El gobierno de Colombia y las Fuerzas Armadas Revolucionarias de Colombia (FARC) retomarán este miércoles aquí su diálogo de paz, en vísperas de cumplir seis meses del proceso, sin lograr aún acuerdos en el primer punto de la agenda.

La llamada "política de desarrollo agrario integral" es el primero de los cinco puntos del temario, sobre el cual ambas partes aseguraron haber logrado avances al concluir la anterior ronda el pasado 3 de mayo.

El ex vicepresidente colombiano Humberto de la Calle viajó este martes a La Habana, al frente de la delegación gubernamental, para un noveno ciclo con el equipo negociador de las FARC.

De la Calle trajo la encomienda del presidente Juan Manuel Santos de mantener la "discreción" durante las pláticas y tratar de acelerar su desarrollo, indicaron fuentes cercanas a la negociación.

El alto comisionado para la Paz, Sergio Jaramillo, señaló que el gobierno colombiano rechaza que las conversaciones de paz en La Habana se extiendan más de este año.

La mesa de conversaciones se instaló en la capital cubana el 19 de noviembre pasado y, según voceros de ambos bandos, se ha avanzado en áreas como educación, salud y otros temas sociales.

Santos ha refutado acusaciones de sectores contrarios al diálogo como el ex presidente Álvaro Uribe (2002-2010), quien criticó supuestas concesiones como amnistías a jefes de las FARC y reducción de las fuerzas militares.
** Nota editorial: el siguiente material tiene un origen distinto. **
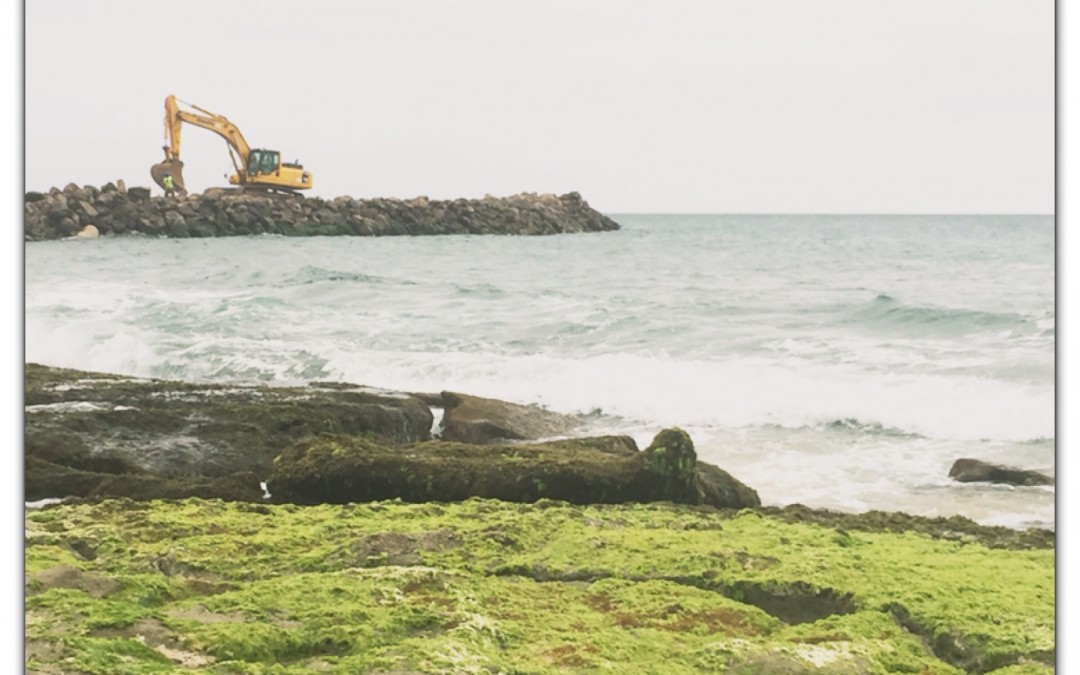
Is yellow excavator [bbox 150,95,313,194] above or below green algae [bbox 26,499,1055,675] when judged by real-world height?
above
Pero también ha fustigado a las FARC que, en su criterio, creen que con sus frecuentes declaraciones y comunicados desde La Habana "están ganando terreno" ante la opinión pública.

El jefe negociador de las FARC, Luciano Marín Arango, conocido como Iván Márquez, dijo al diario El Espectador que los insurgentes no vinieron a La Habana a "rendirle las armas a quien no ha podido quitárnoslas".

El proceso negociador, que trata de poner fin a un sangriento conflicto armado de cinco décadas, tiene a Noruega y Cuba como países garantes y a Chile y Venezuela como acompañantes.

La agenda incluye además participación política de los guerrilleros desmovilizados, salidas al problema del narcotráfico, fin del conflicto armado interno y reparación a víctimas de la guerra en Colombia.